--- USING THE INFORMATION ---
**A.** Output the passage from the text about the Maryland energy drink bill, starting at "And why stop" and ending at "has 150 milligrams.".
**B.** In the text about the Maryland energy drink bill, how much caffeine does a one-ounce package of Perky Jerky contain?
*** Opening PROVIDED TEXT ***
A bill in the Maryland General Assembly that would ban the sale of energy drinks to minors raises so many questions we don't even know where to begin.
But we'll try.
For starters, defining an energy drink as a beverage containing 71 milligrams or more of caffeine in a 12-ounce container doesn't make sense. It's likely the bill's sponsors picked this threshold because the U.S. Food and Drug Administration limits soda makers to 71 milligrams of caffeine.
But some teas and most coffees you can buy off the shelf or at convenience stores, cafes and restaurants already have a higher caffeine content.
Not to pick on Starbucks, but nearly all of its coffee offerings exceed the 71 milligram threshold. A packet of its blended instant coffee (with only 8 fluid ounces) starts at 135 milligrams. Its Espresso has approximately 150 milligrams, ice coffee weighs in at 165 milligrams, and its regular 12-ounce coffee tops out at 260 milligrams for just 12 ounces. Even its Frappuccino in a 9.5 fluid ounce bottle has 90 milligrams of caffeine.
And why stop at coffee? If you brew black tea for three minutes at home, its caffeine level could hit 80 milligrams. Two squirts from a MiO liquid water enhancer will give you 120 milligrams. Even some foods are high in caffeine, such as a one-ounce package of Perky Jerky that has 150 milligrams.
And enforcement would be a nightmare.
*** Closing PROVIDED TEXT ***
*** Opening SUPPLIED ENTRIES ***
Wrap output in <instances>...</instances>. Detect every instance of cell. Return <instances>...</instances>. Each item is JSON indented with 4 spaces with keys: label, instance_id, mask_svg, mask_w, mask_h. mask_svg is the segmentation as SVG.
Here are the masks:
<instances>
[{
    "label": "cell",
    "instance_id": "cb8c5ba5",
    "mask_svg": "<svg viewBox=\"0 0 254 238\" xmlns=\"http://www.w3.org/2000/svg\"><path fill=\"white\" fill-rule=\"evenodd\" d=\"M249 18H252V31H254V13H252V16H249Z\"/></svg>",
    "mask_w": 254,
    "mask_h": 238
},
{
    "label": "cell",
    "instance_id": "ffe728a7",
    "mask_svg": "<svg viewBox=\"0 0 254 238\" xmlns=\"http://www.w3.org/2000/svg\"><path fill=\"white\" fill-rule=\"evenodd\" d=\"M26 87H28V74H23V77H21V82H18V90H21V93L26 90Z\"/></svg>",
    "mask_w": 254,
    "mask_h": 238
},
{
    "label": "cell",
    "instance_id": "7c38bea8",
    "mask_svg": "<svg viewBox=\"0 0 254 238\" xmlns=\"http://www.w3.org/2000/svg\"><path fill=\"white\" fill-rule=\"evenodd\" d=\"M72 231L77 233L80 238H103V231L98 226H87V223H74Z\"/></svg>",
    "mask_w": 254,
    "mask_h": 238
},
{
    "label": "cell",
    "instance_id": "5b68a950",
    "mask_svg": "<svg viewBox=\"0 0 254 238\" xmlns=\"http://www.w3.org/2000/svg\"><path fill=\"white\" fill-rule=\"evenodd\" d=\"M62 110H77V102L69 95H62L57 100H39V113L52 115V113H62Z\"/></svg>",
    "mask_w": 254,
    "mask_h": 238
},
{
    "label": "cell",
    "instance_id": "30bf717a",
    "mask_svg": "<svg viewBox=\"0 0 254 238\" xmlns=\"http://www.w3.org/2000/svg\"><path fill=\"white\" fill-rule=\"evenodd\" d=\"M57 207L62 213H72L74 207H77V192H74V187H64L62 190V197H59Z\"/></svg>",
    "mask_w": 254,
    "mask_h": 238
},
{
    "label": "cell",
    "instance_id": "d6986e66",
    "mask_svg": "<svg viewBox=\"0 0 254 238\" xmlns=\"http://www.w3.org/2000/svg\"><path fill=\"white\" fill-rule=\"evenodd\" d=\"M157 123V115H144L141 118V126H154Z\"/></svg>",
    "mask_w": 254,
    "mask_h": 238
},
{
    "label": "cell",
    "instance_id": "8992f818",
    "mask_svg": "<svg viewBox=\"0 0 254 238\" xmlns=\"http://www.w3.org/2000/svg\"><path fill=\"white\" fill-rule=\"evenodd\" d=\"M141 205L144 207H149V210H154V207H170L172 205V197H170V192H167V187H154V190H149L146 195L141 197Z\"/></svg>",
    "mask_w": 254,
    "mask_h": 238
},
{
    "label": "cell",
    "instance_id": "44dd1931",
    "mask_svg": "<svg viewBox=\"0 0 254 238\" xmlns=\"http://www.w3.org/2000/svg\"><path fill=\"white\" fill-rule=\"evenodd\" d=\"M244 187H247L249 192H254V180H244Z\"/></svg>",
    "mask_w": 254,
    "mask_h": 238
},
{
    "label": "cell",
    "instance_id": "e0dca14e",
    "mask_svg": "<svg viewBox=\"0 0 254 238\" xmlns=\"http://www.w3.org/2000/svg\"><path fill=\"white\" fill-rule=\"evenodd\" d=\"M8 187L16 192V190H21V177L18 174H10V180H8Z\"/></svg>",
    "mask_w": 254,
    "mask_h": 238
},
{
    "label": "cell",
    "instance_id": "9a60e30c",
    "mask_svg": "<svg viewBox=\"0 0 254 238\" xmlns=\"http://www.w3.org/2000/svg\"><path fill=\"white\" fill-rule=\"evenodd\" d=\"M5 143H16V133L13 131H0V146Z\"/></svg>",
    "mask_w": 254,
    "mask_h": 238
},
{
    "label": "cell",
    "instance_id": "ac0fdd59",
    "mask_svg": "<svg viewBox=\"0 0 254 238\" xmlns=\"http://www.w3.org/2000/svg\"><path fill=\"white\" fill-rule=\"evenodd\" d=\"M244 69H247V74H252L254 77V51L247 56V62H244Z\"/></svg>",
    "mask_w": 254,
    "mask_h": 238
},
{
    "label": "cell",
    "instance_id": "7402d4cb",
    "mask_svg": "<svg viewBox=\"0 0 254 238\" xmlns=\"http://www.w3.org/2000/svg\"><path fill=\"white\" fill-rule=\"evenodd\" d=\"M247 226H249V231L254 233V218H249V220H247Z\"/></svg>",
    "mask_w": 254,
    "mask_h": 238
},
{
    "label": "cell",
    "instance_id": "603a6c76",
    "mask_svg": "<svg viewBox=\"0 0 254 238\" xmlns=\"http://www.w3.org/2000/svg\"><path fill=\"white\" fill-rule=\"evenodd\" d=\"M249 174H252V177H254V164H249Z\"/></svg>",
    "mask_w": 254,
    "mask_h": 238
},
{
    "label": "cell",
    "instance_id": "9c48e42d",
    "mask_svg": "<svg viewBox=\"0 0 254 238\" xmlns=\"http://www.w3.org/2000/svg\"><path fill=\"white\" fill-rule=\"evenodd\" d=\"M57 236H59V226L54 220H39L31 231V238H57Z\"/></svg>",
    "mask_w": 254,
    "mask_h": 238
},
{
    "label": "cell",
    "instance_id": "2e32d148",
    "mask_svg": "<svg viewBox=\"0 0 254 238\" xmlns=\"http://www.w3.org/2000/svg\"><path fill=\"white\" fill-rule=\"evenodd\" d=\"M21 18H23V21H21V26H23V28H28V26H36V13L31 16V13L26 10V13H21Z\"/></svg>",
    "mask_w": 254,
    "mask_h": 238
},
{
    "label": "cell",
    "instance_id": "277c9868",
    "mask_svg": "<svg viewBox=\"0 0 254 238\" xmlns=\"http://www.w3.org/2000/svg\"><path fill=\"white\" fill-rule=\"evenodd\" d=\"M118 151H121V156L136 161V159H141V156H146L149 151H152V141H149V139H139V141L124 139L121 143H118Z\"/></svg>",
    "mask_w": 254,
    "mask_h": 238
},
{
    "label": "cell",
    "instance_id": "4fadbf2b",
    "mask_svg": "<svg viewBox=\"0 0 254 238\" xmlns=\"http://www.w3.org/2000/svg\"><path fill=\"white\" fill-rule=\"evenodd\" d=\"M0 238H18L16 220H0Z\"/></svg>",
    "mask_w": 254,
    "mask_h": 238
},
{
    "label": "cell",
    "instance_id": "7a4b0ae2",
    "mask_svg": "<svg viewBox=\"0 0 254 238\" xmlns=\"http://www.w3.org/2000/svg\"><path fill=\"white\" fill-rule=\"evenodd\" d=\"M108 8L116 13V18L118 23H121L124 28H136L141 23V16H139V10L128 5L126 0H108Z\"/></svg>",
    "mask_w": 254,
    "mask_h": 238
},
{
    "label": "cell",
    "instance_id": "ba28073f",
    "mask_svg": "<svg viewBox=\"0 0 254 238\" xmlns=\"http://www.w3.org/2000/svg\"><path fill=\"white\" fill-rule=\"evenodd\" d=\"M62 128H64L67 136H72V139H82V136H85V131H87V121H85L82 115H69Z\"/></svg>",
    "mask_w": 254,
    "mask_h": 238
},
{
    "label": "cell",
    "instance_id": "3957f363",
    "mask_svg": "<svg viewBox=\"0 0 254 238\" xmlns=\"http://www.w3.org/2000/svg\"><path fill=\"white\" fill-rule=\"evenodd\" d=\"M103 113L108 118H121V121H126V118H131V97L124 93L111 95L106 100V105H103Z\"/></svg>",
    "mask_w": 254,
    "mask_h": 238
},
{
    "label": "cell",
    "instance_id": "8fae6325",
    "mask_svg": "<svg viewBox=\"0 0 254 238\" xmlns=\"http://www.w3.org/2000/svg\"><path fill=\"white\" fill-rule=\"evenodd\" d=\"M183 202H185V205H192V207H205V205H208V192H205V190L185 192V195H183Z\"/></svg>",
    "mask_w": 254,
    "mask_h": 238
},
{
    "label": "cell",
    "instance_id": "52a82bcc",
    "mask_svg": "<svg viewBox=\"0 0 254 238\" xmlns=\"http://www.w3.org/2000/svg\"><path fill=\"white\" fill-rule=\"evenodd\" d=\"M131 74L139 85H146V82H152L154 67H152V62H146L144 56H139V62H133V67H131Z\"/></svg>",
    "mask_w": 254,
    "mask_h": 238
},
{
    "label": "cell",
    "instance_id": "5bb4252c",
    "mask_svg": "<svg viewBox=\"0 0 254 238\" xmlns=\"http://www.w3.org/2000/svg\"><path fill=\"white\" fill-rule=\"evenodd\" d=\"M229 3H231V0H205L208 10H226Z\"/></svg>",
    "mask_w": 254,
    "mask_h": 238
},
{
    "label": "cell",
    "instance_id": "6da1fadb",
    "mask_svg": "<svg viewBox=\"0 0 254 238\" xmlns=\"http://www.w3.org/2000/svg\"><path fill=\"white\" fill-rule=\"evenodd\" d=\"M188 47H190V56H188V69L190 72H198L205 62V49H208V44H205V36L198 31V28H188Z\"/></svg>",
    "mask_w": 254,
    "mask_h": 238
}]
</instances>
*** Closing SUPPLIED ENTRIES ***
--- LIST OF ANSWERS ---
**A.**
And why stop at coffee? If you brew black tea for three minutes at home, its caffeine level could hit 80 milligrams. Two squirts from a MiO liquid water enhancer will give you 120 milligrams. Even some foods are high in caffeine, such as a one-ounce package of Perky Jerky that has 150 milligrams.

**B.** 150 milligrams